1, 1, 2, 14, 924, 852960

Offset

0,3

Comments

An alternating sign hypermatrix (ASHM) of order n is an n X n X n hypermatrix with entries from {0, 1, -1} such that the nonzero entries of each row, column, and vertical line alternate in sign, beginning and ending with +1.

ASHMs are the three-dimensional analog of alternating sign matrices and generalize Latin squares, as the set of n X n X n ASHMs containing no negative entries is in bijection with the set of n X n Latin squares.

Links

Table of n, a(n) for n=0..5.

R. Brualdi and G. Dahl, Alternating sign matrices and hypermatrices, and a generalization of Latin squares, Advances in Applied Mathematics, 95 (2018), 116 - 151.

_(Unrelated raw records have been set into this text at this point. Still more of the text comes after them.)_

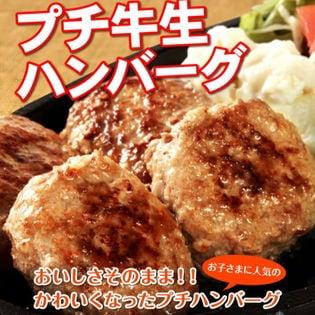 プチ牛生ハンバーグ 40g×24個 ー大阪堺市地域物産応援特集ー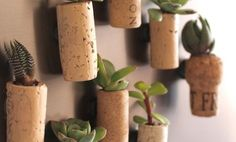 Like, every part of the bottle. | 32 Reasons Succulents Are The Best Plants Ever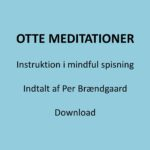 Otte guidede meditationer foside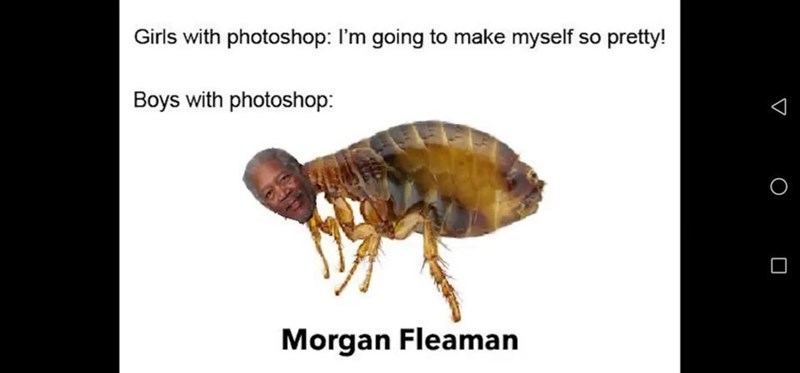 Insect - Girls with photoshop: I'm going to make myself pretty! Boys with photoshop: Morgan Fleaman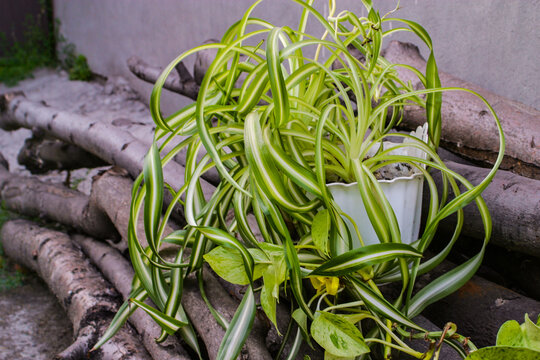 chlorophytum comosum, spider plant and a branch of scindapsus on woods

Cian O'Brien, Alternating sign hypermatrix decompositions of Latin-like squares, Advances in Applied Mathematics, 121 (2020), 102097.

Formula

Verified using 2 computer searches. The search given counts all sequences of n alternating sign matrices of order n that form an ASHM. The other search uses corner-sum matrices, which are known to be in bijection with alternating sign matrices, by counting all 3-dimensional analogs of corner-sum matrices.

Example

For n = 1, the only n X n X n ASHM is [[[1]]].
For n = 2, the two n X n X n ASHMs are
[[[1,0],
  [0,1]],
 [[0,1],
  [1,0]]]
and
[[[0,1],
  [1,0]],
 [[1,0],
  [0,1]]].

Prog

(Sage)
# Program written in Sage
# Returns True if a given list of n n X n ASMs form an ASHM, returns False otherwise
def ASHM(L):
    n = len(L)
    # Searches through the vertical line in position (i, j) of the hypermatrix for each i and j
    for i in range(n):
        for j in range(n):
            # Since the first nonzero entry in each line of an ASHM is +1, the alternating condition is checked
            # as if the previous nonzero entry was -1
            last = -1
            for k in range(n):
                # In each position of the current vertical line, if the sign of the current entry is the opposite
                # of the previous, then the previous sign is updated
                if L[k][i, j]*last == -1:
                    last *= -1
                # Otherwise False is returned unless the current entry is 0
                elif L[k][i, j] != 0:
                    return False
            # If the most recent nonzero entry is not +1 by the time all entries have been checked, False is returned
            if last != 1:
                return False
    # If False has not been returned, return True
    return True
# Generates all combinations of one element from each list in L
def combos(L, current = [[]]):
    # If there are no elements left which have not been combined, then return the combinations already made
    if len(L) == 0:
        return current
    # Otherwise, each element of the next list in L is appended to the current list of combinations made
    output = []
    for K in current:
        for a in L[0]:
            output.append(K + [a])
    return combos(L[1:], output)
# Counts all ASHMs of order n
def count_ASHMs(n):
    # All ASMs of order n are imported as matrices
    asms = []
    for A in AlternatingSignMatrices(n):
        asms.append(A.to_matrix())
    # Initially, zero ASHMs have been counted
    count = 0
    # Every possible combination of n n X n ASMs is checked
    for i in combos([[k for k in range(len(asms))] for m in range(n)]):
        # If the current list of n n X n ASMs forms an ASHM, then it is counted
        count += int(ASHM([asms[i[k]] for k in range(n)]))
    # The final count is returned
    return count
# Note: I ran a more efficient version of this program in Python to obtain the answer for n=5, and even then it took 6 hours.
print(count_ASHMs(0))
print(count_ASHMs(1))
print(count_ASHMs(2))
print(count_ASHMs(3))
print(count_ASHMs(4))
print(count_ASHMs(5))
# Cian O'Brien, May 31 2023

Crossrefs

3-dimensional analog of A005130, generalization of A002860.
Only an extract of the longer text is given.